With German opposition to the Iranian Nuclear program and Russian support of their nuclear ambitions, Germany is certainly vulnerable to Russian pressure given their reliance on Russia for energy supplies.  Russia is also suspicious of NATO’s enlargement in Eastern Europe and the fact that Germany is a founding member of NATO puts them at risk if Russia chooses the military option to resolve their dispute with NATO if diplomacy fails.

The Baltic Sea lanes and its associated trade routes are another area of potential conflict for Germany.  Germany, with its advanced economy and industrial edge is a major trading partner with the Baltic States and has an interest in seeing free trade in the region.  The Baltic port of St. Petersburg is one of Russia’s few seaports that are south of the Arctic Circle and it is thus a vital link in Russian foreign trade.  Germany has the potential to close this route to Russia in any future conflict as they did during World War II

Given the current political situation in the world and Germans support for the United States’ global war on terrorism, lukewarm though it has been, Germany certainly faces threats from Islamic terrorism along with the rest of Western Europe.  While terrorism is a potential threat that cannot truly be evaluated, world events in the past twenty years have shown that it is not going away and is a threat that must be dealt with.  This is not a threat Germany faces alone though.

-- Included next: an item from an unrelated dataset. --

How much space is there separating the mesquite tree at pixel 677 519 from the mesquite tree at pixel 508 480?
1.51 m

As stated before, Germany is currently in one of the best strategic positions it could be in.  It seems that all territorial disputes with Germany’s neighbors are settled though they could arise in the future again.  Germany along with all her neighbors are members of NATO and pledged to each other’s defense.  As a member of the EU Germany has staked its future on those of its neighbors and has committed to ever-greater integration in Europe.  Whether this arrangement will work as Germany and others hope remain to be seen, so far the EU seems to be a success, but the EU, like NATO has never faced a serious challenge, one that threatens its very existence.  Germany seems to be poised for future peace and prosperity; however, old enmities could arise at any time and destroy these alliances.  It remains to be seen whether Germany will continue down the path to greater success and security that she currently seems to be going down.  With Germany’s recent history her strategic position looks to only be enhanced, not degraded in the near future.